**** Extracted entries
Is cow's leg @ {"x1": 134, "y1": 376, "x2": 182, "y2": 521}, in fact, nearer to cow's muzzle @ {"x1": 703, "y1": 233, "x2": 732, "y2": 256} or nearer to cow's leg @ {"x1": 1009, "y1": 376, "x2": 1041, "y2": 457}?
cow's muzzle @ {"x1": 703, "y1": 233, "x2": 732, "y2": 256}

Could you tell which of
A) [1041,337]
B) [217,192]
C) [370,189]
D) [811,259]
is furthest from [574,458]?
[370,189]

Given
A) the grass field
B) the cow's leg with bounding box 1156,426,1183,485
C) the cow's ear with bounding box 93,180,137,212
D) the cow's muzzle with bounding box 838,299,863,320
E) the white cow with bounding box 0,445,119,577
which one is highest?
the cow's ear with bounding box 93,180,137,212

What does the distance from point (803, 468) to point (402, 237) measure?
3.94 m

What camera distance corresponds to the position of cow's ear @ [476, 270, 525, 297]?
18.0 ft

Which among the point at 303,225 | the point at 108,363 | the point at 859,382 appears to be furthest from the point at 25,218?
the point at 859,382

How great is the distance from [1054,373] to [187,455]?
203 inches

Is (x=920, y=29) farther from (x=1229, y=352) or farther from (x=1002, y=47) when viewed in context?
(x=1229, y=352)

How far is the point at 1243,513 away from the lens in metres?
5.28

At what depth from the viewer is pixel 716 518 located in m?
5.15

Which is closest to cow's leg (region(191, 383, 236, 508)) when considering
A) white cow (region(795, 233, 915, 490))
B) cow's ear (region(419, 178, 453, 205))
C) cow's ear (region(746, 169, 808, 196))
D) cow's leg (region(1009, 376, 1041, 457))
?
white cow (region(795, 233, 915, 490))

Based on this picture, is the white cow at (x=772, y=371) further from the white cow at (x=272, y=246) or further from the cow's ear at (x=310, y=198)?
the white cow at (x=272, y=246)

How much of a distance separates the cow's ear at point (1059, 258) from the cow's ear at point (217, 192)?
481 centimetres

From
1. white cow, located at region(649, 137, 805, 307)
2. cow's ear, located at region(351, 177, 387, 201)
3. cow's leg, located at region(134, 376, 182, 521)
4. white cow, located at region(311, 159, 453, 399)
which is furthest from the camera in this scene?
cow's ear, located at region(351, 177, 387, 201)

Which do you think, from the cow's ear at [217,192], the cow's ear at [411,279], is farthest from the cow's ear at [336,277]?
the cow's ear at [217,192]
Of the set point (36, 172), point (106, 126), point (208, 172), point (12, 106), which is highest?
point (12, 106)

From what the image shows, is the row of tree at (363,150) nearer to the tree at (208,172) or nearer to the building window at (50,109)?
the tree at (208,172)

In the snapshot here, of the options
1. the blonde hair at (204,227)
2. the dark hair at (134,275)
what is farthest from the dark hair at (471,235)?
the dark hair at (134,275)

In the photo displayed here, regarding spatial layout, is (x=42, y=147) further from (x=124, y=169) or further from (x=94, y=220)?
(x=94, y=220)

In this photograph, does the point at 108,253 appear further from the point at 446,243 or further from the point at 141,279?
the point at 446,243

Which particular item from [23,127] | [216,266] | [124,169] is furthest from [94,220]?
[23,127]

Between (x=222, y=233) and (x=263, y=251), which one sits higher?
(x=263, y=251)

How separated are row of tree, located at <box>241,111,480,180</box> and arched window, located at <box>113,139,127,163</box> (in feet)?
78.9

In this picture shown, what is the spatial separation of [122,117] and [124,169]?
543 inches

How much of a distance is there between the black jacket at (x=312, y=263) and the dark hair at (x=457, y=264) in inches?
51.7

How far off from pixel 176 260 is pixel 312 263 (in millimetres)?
********
Extract the entire material above, reproducing every line verbatim from the first to the last.

Is cow's leg @ {"x1": 134, "y1": 376, "x2": 182, "y2": 521}, in fact, nearer to cow's muzzle @ {"x1": 703, "y1": 233, "x2": 732, "y2": 256} or nearer to cow's leg @ {"x1": 1009, "y1": 376, "x2": 1041, "y2": 457}?
cow's muzzle @ {"x1": 703, "y1": 233, "x2": 732, "y2": 256}

Could you tell which of
A) [1041,337]
B) [217,192]
C) [370,189]
D) [811,259]
is furthest from [574,458]?
[370,189]

Given
A) the grass field
B) the cow's leg with bounding box 1156,426,1183,485
C) the cow's ear with bounding box 93,180,137,212
D) the cow's muzzle with bounding box 838,299,863,320
E) the white cow with bounding box 0,445,119,577
which one is highest?
the cow's ear with bounding box 93,180,137,212

What does the distance from point (803, 468) to point (402, 237) measure?
3.94 m

What camera distance corresponds to the position of cow's ear @ [476, 270, 525, 297]?
18.0 ft

Which among the point at 303,225 | the point at 108,363 | the point at 859,382 appears to be furthest from the point at 25,218?
the point at 859,382

How great is the distance from [1054,373] to [187,455]?
203 inches

Is (x=920, y=29) farther from (x=1229, y=352) or farther from (x=1002, y=47) when viewed in context?
(x=1229, y=352)

How far is the point at 1243,513 away from the lens in metres?
5.28

At what depth from the viewer is pixel 716 518 located in m?
5.15

Which is closest to cow's leg (region(191, 383, 236, 508)) when considering
A) white cow (region(795, 233, 915, 490))
B) cow's ear (region(419, 178, 453, 205))
C) cow's ear (region(746, 169, 808, 196))
D) cow's leg (region(1009, 376, 1041, 457))
?
white cow (region(795, 233, 915, 490))

Based on this picture, is the white cow at (x=772, y=371) further from the white cow at (x=272, y=246) or further from the cow's ear at (x=310, y=198)?
the white cow at (x=272, y=246)

How much of a distance separates the cow's ear at point (1059, 258) from the cow's ear at point (217, 192)?
481 centimetres

From
1. white cow, located at region(649, 137, 805, 307)
2. cow's ear, located at region(351, 177, 387, 201)
3. cow's leg, located at region(134, 376, 182, 521)
4. white cow, located at region(311, 159, 453, 399)
which is furthest from the camera in this scene?
cow's ear, located at region(351, 177, 387, 201)

Which do you think, from the cow's ear at [217,192], the cow's ear at [411,279], is farthest from the cow's ear at [336,277]?
the cow's ear at [217,192]
Of the set point (36, 172), point (106, 126), point (208, 172), point (12, 106), which is highest?
point (12, 106)

From what the image shows, is the row of tree at (363,150) nearer to the tree at (208,172) or nearer to the building window at (50,109)?
the tree at (208,172)

In the snapshot here, of the options
1. the blonde hair at (204,227)
2. the dark hair at (134,275)
what is farthest from the dark hair at (471,235)?
the dark hair at (134,275)

In the photo displayed here, regarding spatial layout, is (x=42, y=147) further from (x=124, y=169) or further from (x=94, y=220)?
(x=94, y=220)

In this photograph, does the point at 108,253 appear further from the point at 446,243 or further from the point at 141,279?
the point at 446,243

Which particular item from [23,127] | [216,266] | [124,169] is furthest from [94,220]?
[23,127]

Between (x=222, y=233) and (x=263, y=251), which one sits higher?
(x=263, y=251)

How separated are row of tree, located at <box>241,111,480,180</box> and arched window, located at <box>113,139,127,163</box> (in feet)?
78.9

In this picture shown, what is the spatial separation of [122,117] and [124,169]?
543 inches

How much of a distance is there between the black jacket at (x=312, y=263) and the dark hair at (x=457, y=264) in inches?
51.7

How far off from pixel 176 260 is pixel 312 263 (in millimetres)?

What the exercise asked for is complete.